In the discussion of package removal below, why does rubygems let users unpublish their code?

[START SOURCE EXCERPT]

Maybe the reason why it's hardly talked about is because it's common sense and pretty much all dependency managers support it?

Except node of course, because they have no idea what they're doing.

Except not all dependency managers support it. I'm not even sure if it's safe to say that a majority of dependency managers support it.
Package persistence is not really a dependency manager feature though, it's a package repository feature. npm didn't fail; npmjs.com did.

I'm just waiting for this to happen to bower next. AFAIK they're just a registry pointing to github. All it's going to take is someone doing a force push without thinking and we're in this same situation again.

> Except node of course, because they have no idea what they're doing.

NPM and node are two different things.

..his point stands.
This is incorrect and very rude. Rubygems has also implemented an automated delete feature. Rubygems and NPM have orders of magnitude more users than crates.io; once crates.io approaches that scale the team will have to allow users to delete crates or somehow find funding to field these kinds of support tickets.
the parent comment might have been worded better, but it has a point, i.e. removing published code generally has to be supported in some way to handle special situations, e.g.

* people publish stuff inadvertently (i.e. private information/keys) * people publish stuff they are not allowed to (i.e. copyright and trademark violations) * people publish stuff you do not want to see published (i.e. stuff related to breaking legal or ethical laws)

It can be argued that users must not do that or that cargo.io doesn't have to oblige, but if they, for example, get a DMCA notice they'll still have to.

I think the key is that crates.io (and rubygems.org, nuget.org, etc.) as repo owners have to own the removal operation themselves and not delegate that to the package owner/maintainer. The repo owner is better positioned to take package consumers' needs into account and make good decisions about when and how to remove a package.

As far as satisfying support requests: obviously exceptional stuff like DMCA gets handled, but package owners publishing keys, etc. is still their responsibility and shouldn't accelerate or even guarantee removal IMO. If you publish secrets, it's not crates.io's responsibility to help you hide that mistake, and you need to be changing those secrets anyway.

> I think the key is that crates.io (and rubygems.org, nuget.org, etc.) as repo owners have to own the removal operation themselves and not delegate that to the package owner/maintainer. The repo owner is better positioned to take package consumers' needs into account and make good decisions about when and how to remove a package.

What does this mean? Rubygems and npm both allow a full unpublish, not only a yank. crates.io does not. Rubygems and npm are the same in this regard.

Remember that we are not talking about npm unpublishing someone's library without their approval (that's a different issue), we are talking about npm allowing a user to unpublish a library, which crates.io does not allow a user to do. I will repeat, because people seem not to believe it: rubygems allows this as well, specifically because the maintainers of rubygems could not handle the support tickets that resulted from not providing this feature.

The idea that this is some amateurish aberration from npm is a myth. If Rust is lucky, someday crates.io will have to choose between paying someone to field these tickets or letting users unpublish code.

[END SOURCE EXCERPT]
[START EXCERPTED RECORDS]

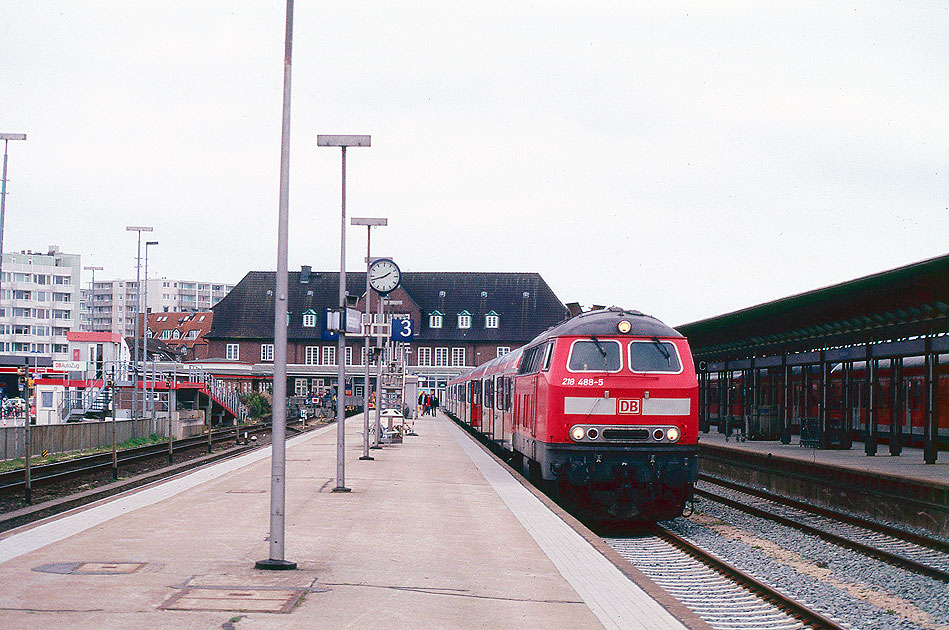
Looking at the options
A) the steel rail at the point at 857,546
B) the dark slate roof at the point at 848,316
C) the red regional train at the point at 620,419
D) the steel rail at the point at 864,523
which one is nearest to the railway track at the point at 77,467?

[END EXCERPTED RECORDS]
[START EXCERPTED RECORDS]

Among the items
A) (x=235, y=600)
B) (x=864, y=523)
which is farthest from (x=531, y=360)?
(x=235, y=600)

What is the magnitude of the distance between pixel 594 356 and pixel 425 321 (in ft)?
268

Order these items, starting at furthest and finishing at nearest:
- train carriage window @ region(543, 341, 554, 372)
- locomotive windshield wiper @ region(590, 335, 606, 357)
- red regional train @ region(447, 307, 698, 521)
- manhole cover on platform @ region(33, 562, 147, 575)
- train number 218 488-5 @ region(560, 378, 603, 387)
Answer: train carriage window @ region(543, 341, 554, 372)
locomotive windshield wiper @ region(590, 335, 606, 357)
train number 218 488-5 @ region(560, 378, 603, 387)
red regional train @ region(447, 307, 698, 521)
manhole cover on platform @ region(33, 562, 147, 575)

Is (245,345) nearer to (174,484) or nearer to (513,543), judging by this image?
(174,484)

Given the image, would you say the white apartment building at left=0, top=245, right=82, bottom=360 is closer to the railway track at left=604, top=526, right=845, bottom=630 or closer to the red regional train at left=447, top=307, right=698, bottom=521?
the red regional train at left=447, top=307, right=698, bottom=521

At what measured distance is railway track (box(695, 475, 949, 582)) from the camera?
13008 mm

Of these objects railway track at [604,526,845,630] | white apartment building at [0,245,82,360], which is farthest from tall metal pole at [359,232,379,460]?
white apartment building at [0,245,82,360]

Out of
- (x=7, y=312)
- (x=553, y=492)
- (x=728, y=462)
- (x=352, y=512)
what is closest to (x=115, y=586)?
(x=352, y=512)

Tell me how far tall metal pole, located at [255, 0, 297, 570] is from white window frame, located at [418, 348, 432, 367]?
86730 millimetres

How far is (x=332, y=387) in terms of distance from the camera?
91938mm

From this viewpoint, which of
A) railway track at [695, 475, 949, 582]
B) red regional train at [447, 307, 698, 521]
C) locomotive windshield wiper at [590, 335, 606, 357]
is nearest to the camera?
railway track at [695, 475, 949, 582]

[END EXCERPTED RECORDS]

§ **CORRECT RESULT**
Its maintainers could not handle the support tickets that came from not offering that feature.